Surgeons use various techniques to hold the skull bones in place after moving them into position. We have previously reported our findings concerning the use of metal plates and screws to hold the skull bones together at the end of the operation. We found that when we re-operated on children in whom other surgeons had placed metal plates and screws, with subsequent growth of the skull, these plates will end up on the inside of the skull with the screws poking into the brain (see publications [#12, 1995]). While I am not aware of any case in which this has caused a problem I, nevertheless, have chosen to use dissolving stitches to put the bones together instead of plates (see publications [#20]). With this technique, when the child grows up nothing artificial will be left behind. Fairly recently, dissolving plates and screws have been developed for use in the skull and facial bones. Although I occasionally find that dissolving plates are useful, it is my preference not to use them for a number of reasons, including the finding that they can end up inside the skull in growing infants. For a short time I evaluated using distraction devices with skull surgery, with the hope of being able to move the skull bones further forward. However, I found the results with skull distraction were not sufficiently positive to compensate for the additional surgery required with the distraction technique, and the complication rates were also higher with skull distraction. Therefore, I do not currently recommend this technique.

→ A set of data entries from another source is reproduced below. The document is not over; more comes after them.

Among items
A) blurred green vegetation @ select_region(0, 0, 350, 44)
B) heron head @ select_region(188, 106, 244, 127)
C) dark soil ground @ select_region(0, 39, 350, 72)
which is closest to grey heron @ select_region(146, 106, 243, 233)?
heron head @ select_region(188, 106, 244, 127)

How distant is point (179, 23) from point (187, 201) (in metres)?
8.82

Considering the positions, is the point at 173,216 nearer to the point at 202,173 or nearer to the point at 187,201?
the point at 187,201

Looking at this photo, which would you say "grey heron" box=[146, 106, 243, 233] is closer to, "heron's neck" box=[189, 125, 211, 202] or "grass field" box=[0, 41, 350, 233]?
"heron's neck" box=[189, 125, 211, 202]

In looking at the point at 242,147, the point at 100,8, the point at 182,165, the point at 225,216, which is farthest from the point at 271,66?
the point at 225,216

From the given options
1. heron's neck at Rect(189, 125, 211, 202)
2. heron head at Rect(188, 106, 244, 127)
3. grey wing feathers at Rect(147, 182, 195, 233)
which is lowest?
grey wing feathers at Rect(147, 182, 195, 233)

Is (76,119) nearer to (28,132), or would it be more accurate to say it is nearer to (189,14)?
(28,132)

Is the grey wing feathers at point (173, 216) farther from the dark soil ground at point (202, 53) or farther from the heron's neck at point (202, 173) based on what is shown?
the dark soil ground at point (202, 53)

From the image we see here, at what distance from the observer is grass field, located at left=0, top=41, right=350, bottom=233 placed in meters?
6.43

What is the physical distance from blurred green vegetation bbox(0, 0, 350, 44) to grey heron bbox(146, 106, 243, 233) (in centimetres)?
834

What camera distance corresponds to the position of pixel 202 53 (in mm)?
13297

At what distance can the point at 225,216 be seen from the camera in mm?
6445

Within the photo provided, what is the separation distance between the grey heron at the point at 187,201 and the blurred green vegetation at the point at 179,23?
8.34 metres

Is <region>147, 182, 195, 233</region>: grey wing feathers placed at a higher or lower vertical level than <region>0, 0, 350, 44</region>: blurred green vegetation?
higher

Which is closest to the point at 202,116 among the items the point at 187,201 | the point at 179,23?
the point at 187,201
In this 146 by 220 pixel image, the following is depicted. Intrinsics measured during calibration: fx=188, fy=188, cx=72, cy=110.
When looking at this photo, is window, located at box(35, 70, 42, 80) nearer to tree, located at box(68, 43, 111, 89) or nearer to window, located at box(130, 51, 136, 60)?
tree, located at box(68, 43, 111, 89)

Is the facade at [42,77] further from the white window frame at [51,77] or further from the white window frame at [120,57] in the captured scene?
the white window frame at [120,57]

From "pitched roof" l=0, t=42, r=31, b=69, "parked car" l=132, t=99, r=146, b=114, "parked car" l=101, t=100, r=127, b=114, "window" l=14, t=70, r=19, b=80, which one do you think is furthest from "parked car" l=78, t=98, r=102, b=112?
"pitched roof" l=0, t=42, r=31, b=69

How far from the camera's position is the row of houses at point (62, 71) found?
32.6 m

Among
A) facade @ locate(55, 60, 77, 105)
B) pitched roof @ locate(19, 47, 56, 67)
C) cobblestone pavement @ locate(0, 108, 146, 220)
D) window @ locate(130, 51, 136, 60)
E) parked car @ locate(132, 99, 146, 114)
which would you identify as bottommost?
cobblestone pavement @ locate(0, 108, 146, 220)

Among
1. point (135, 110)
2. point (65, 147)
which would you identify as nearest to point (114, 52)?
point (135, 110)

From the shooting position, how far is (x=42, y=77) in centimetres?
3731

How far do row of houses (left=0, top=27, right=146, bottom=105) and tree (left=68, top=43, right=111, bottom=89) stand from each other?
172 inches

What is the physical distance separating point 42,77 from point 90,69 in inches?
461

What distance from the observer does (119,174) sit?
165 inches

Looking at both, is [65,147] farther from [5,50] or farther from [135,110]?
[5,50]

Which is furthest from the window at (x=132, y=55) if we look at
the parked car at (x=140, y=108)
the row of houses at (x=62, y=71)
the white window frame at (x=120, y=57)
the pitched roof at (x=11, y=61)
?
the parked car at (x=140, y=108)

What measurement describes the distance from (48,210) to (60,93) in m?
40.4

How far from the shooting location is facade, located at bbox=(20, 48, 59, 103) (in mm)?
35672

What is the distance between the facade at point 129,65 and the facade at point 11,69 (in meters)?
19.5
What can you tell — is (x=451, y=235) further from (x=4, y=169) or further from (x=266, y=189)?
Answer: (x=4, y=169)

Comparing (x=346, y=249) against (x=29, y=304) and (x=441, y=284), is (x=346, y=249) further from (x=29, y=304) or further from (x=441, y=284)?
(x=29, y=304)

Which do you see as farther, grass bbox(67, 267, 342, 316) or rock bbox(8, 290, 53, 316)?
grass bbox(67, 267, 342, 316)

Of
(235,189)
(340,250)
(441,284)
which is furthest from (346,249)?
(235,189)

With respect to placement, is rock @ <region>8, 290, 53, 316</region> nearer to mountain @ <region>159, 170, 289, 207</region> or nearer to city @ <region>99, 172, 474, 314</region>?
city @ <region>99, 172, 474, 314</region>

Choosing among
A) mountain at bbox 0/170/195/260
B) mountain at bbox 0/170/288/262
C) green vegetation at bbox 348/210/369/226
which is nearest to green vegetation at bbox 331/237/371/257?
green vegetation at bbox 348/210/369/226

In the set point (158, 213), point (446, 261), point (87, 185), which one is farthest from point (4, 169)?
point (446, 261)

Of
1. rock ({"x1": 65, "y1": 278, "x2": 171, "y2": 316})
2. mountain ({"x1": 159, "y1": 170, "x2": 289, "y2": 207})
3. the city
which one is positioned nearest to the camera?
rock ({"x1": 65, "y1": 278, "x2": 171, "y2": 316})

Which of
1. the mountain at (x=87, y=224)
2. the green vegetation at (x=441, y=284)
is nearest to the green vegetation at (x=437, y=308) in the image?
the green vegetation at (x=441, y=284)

At the end of the operation, the scalp is closed with dissolving stitches. I never use metal staples, as these can hurt when they are removed. I also do not put any bandages on the child, nor are any drainage tubes placed. Instead the child is given a shampoo before leaving the operating room and the hair is combed over the incision. Many surgeons do like to use head wrap bandages. I do not think that this is wrong; I simply believe that these bandages are completely unnecessary.

After surgery, children usually will spend one night in the pediatric intensive care unit and is transferred to the floor the following day. The child spends a total of 48-72 hours in the hospital, prior to discharge. The risks of the surgery are very small at experienced centers. In a recent published report looking at our center and another center's combined experience (see publications [#15, 1997]), no infections were noted in infants undergoing operations for the first time (however, it is nevertheless possible for a infant to get an infection).

When this type of operation is performed on older children, they tell us that there is very little discomfort associated with this operation. Nevertheless, I have recently instituted the policy of playing soft music in the child's room after surgery. Soft music has been shown to decrease the amount of pain medicine that a child requires after an operation.

Children with Apert syndrome usually need two to three operations on their skull over a lifetime. It is very important that children be followed closely to monitor for raised intracranial pressure until early teenage years. In addition, we also monitor for cerebellar tonsillar herniation and enlarging ventricles.